[EXTRACT PROVIDED]:
<<<<

Single by Lauren Daigle
- Written: 2015
- Released: July 31, 2025
- Length: 3:58
- Label: Centricity Music
- Songwriters: Busbee; Jonas Myrin; Lauren Daigle;
- Producer: Austin Davis

Lauren Daigle singles chronology
| "Desperate" (2025) | "Let It Be a Hallelujah" (2025) |  |

Music video
- "Let It Be a Hallelujah" (lyrics) on YouTube

= Let It Be a Hallelujah =

2025 single by Lauren Daigle

"Let It Be a Hallelujah" is a song recorded by the American pop musician Lauren Daigle. "Let It Be a Hallelujah" was released on July 31, 2025, via Centricity Music. It was written by Busbee, Jonas Myrin, and Daigle, while production was handled by Austin Davis.

==Release and promotion==
"Let It Be a Hallelujah" was first released on July 31, 2025, exclusively to K-Love radio stations. The following day, it was released to digital download and streaming formats. The song was supported with the release of a lyric video.

==Composition==
===Style===
"Let It Be a Hallelujah" is a string‑rich worship power ballad. Lindsay Williams of K‑Love described it as a "moving, string‑laden ballad" that carries the emotional weight of Daigle's early work while reflecting her artistic growth over the past decade. The 2025 recording was produced by Austin Davis, who helped Daigle re‑imagine the original 2017 demo for the 10th‑anniversary edition of How Can It Be. According to Williams, the track "pulls from time periods of long ago while also being a present time stamp", containing a combination of both older and modern production elements. The song's arrangement emphasizes melodies, strings, and vocals. The track contains "vertical lyrics, soaring melodies, and [Daigle's] signature vocal tying it all together", while concurrently being "sonically and lyrically moving", with a polished, emotive production.

>>>>

Stored data entries:

<<<<

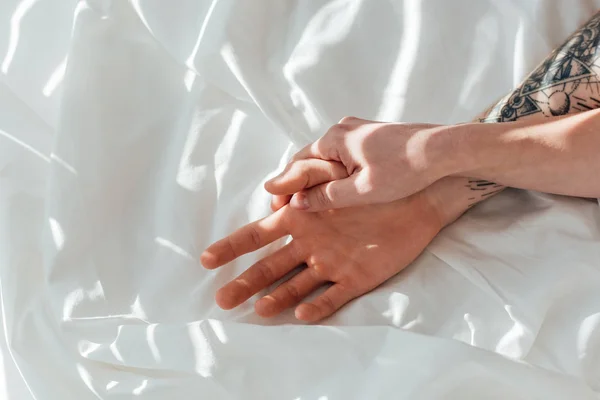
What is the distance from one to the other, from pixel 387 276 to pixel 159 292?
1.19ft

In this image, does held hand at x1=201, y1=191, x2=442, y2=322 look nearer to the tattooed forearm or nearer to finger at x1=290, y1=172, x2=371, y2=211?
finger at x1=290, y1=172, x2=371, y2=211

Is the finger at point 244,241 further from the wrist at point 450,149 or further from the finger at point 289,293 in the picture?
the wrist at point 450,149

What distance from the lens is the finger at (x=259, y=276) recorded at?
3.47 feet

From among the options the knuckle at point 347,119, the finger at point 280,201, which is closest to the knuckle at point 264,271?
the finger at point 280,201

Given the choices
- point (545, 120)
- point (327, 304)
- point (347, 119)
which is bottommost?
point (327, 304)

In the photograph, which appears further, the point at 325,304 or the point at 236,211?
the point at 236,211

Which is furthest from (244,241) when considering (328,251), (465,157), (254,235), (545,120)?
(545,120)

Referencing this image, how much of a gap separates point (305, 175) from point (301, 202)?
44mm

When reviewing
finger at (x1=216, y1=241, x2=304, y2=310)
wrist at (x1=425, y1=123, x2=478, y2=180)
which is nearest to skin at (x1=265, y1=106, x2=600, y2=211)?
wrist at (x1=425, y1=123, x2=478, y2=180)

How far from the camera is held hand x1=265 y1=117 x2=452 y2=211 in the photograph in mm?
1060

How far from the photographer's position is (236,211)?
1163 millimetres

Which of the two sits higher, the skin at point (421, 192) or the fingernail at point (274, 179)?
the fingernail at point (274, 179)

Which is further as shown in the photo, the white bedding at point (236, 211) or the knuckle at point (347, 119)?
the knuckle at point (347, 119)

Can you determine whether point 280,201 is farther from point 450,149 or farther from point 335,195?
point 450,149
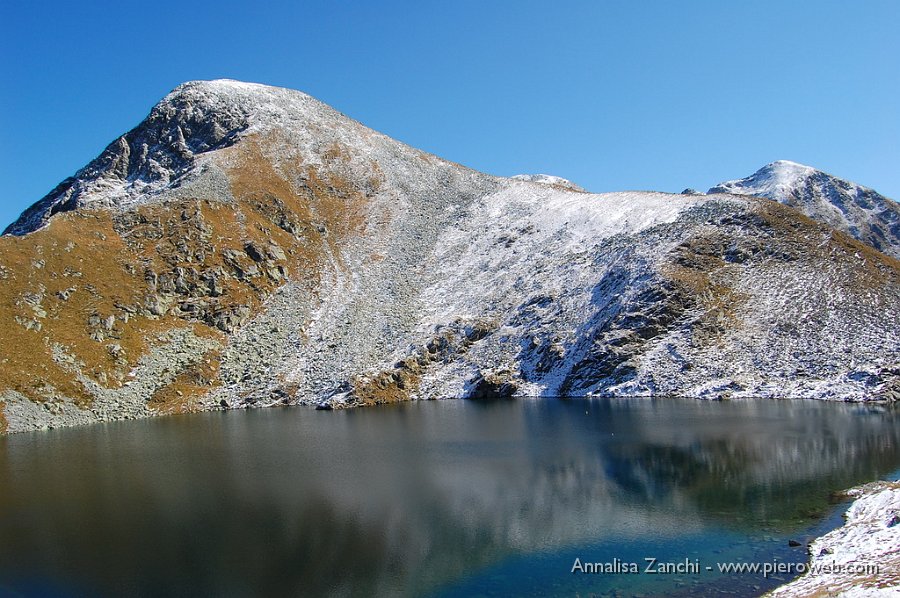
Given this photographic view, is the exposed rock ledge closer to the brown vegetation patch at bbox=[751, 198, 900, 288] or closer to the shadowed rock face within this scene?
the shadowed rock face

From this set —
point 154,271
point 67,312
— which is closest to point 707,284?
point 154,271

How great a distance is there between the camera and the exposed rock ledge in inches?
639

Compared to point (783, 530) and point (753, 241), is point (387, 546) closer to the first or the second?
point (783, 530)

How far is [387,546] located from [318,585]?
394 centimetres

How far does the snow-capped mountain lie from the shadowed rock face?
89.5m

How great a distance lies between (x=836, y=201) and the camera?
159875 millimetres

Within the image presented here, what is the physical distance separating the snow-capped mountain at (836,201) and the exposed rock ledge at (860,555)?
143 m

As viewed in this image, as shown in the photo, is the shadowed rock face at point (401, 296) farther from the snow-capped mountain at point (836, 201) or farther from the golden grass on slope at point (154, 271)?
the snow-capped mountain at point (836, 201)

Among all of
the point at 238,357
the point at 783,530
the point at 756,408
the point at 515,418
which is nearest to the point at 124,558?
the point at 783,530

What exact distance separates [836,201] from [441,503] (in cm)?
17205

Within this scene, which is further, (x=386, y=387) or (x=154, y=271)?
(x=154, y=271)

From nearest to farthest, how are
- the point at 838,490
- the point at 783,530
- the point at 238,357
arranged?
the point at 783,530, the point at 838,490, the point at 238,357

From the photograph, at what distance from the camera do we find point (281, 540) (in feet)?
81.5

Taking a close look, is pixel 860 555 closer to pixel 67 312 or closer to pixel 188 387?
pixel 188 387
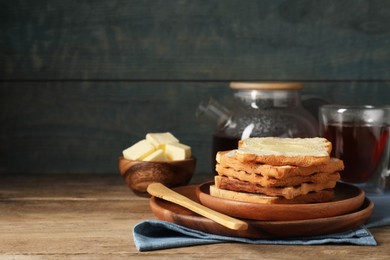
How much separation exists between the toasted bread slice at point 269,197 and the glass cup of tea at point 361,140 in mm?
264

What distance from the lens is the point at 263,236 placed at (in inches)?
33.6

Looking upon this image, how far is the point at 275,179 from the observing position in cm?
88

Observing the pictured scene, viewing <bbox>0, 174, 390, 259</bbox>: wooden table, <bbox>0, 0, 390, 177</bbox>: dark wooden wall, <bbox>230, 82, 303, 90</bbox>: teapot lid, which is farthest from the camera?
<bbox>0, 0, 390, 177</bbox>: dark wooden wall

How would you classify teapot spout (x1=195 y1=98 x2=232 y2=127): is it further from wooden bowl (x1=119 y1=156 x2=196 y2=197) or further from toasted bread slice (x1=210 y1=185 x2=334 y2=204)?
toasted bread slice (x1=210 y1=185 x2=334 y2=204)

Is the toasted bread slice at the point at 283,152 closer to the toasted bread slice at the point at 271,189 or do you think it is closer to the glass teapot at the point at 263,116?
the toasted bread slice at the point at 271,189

>>>>

In the article on "Let It Be a Hallelujah," where was the song first released on July 31, 2025? You won't need the entries for this.

Exclusively to K-Love radio stations.